**RECORD EXTRACTS**
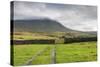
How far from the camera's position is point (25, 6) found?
2.39 meters

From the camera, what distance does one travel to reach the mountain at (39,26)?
2.38 m

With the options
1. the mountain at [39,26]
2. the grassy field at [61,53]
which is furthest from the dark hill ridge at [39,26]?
the grassy field at [61,53]

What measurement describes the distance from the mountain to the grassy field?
0.20 metres

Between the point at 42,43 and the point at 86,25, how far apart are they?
0.69 metres

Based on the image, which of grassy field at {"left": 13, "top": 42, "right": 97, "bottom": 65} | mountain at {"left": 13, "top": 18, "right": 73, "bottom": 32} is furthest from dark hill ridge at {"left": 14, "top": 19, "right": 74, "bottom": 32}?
grassy field at {"left": 13, "top": 42, "right": 97, "bottom": 65}

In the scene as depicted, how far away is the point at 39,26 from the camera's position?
8.09 ft

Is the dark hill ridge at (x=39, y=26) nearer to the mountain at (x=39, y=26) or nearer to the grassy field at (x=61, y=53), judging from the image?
the mountain at (x=39, y=26)

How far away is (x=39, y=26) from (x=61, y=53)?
0.47 metres

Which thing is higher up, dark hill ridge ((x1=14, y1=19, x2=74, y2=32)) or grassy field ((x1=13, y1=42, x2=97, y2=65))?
dark hill ridge ((x1=14, y1=19, x2=74, y2=32))

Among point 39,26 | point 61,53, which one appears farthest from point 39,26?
point 61,53

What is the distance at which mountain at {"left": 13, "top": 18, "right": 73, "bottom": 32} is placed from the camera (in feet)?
7.80

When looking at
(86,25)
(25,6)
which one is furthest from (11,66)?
(86,25)

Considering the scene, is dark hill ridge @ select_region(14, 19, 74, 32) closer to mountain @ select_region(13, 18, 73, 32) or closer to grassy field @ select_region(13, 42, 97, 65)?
mountain @ select_region(13, 18, 73, 32)

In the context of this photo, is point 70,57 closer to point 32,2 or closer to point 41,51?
point 41,51
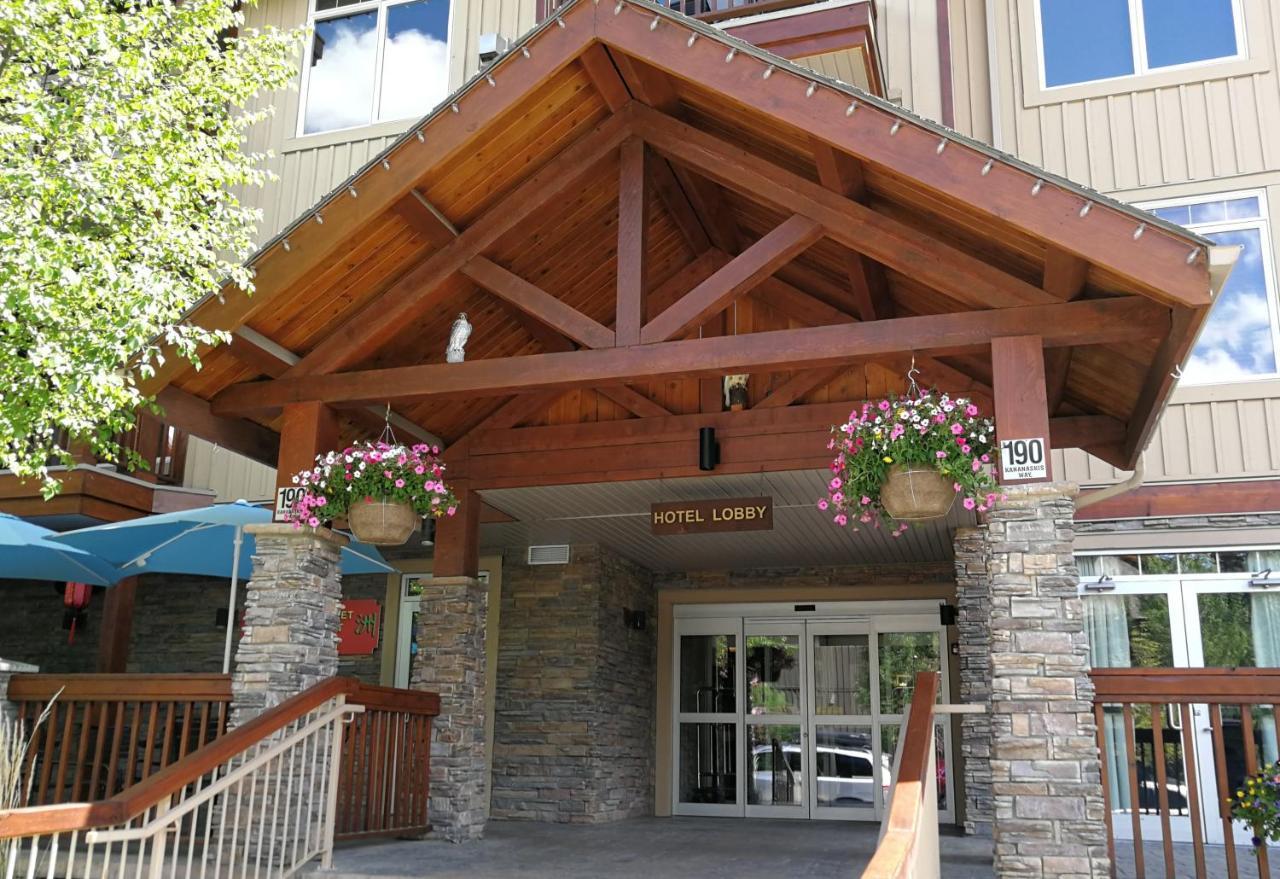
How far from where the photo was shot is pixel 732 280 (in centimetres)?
601

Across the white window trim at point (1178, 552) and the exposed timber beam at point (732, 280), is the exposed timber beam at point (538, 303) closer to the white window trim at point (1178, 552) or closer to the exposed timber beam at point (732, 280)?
the exposed timber beam at point (732, 280)

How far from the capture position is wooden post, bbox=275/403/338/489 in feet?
22.0

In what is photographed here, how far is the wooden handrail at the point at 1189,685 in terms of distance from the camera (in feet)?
16.9

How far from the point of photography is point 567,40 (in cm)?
595

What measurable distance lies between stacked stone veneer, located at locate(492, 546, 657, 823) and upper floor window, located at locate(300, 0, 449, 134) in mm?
5226

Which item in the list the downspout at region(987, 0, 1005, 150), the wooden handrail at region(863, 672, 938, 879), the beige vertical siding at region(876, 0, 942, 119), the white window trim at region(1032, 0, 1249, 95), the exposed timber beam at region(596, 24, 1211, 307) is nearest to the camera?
the wooden handrail at region(863, 672, 938, 879)

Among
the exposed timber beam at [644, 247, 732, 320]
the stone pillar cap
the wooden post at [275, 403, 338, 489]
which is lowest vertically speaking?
the stone pillar cap

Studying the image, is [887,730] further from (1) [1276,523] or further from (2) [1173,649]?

**GOAL**
Copy every row above word for word, leaving out the pictures.

**RESPONSE TO THE TASK**
How far from the camera's position is point (25, 6) found?
2.39 meters

From the camera, what distance does one travel to reach the mountain at (39,26)?
2.38 m

With the options
1. the mountain at [39,26]
2. the grassy field at [61,53]
which is furthest from the dark hill ridge at [39,26]?
the grassy field at [61,53]

What measurement describes the distance from the mountain to the grassy field?
0.20 metres

Between the point at 42,43 and the point at 86,25, how far apart are they?
0.69 metres

Based on the image, which of grassy field at {"left": 13, "top": 42, "right": 97, "bottom": 65} | mountain at {"left": 13, "top": 18, "right": 73, "bottom": 32} is furthest from dark hill ridge at {"left": 14, "top": 19, "right": 74, "bottom": 32}?
grassy field at {"left": 13, "top": 42, "right": 97, "bottom": 65}

In the scene as depicted, how far away is the point at 39,26 from the camera's position?
8.09 ft

Is the dark hill ridge at (x=39, y=26) nearer to the mountain at (x=39, y=26) or nearer to the grassy field at (x=61, y=53), judging from the image?
the mountain at (x=39, y=26)

How far away is (x=39, y=26) from (x=61, y=53)?
0.47 metres

Which thing is higher up, dark hill ridge ((x1=14, y1=19, x2=74, y2=32)) or grassy field ((x1=13, y1=42, x2=97, y2=65))?
dark hill ridge ((x1=14, y1=19, x2=74, y2=32))

Among point 39,26 | point 61,53, which one appears farthest from point 39,26?
point 61,53

What is the distance at which mountain at {"left": 13, "top": 18, "right": 73, "bottom": 32} is placed from the camera (in feet)?
7.80

When looking at
(86,25)
(25,6)
which one is furthest from (11,66)?
(86,25)

Considering the scene, is dark hill ridge @ select_region(14, 19, 74, 32) closer to mountain @ select_region(13, 18, 73, 32) or closer to grassy field @ select_region(13, 42, 97, 65)?
mountain @ select_region(13, 18, 73, 32)

In the context of this photo, is point 70,57 closer to point 32,2 or closer to point 41,51?
point 41,51
How far from where the photo was shot is pixel 732 280 (in centimetres)?
601

Across the white window trim at point (1178, 552) and the exposed timber beam at point (732, 280), is the exposed timber beam at point (538, 303) closer to the white window trim at point (1178, 552) or closer to the exposed timber beam at point (732, 280)?
the exposed timber beam at point (732, 280)

How far from the capture position is wooden post, bbox=275/403/338/489 in feet?
22.0

In what is photographed here, how far is the wooden handrail at the point at 1189,685 in terms of distance from the camera (in feet)?
16.9

How far from the point of photography is point 567,40 (in cm)?
595

What measurable distance lies between stacked stone veneer, located at locate(492, 546, 657, 823) and upper floor window, located at locate(300, 0, 449, 134) in mm?
5226

Which item in the list the downspout at region(987, 0, 1005, 150), the wooden handrail at region(863, 672, 938, 879), the beige vertical siding at region(876, 0, 942, 119), the white window trim at region(1032, 0, 1249, 95), the exposed timber beam at region(596, 24, 1211, 307) is nearest to the camera?
the wooden handrail at region(863, 672, 938, 879)

Among
the exposed timber beam at [644, 247, 732, 320]
the stone pillar cap
the wooden post at [275, 403, 338, 489]
which is lowest vertically speaking?
the stone pillar cap

Studying the image, is [887,730] further from (1) [1276,523] or further from (2) [1173,649]?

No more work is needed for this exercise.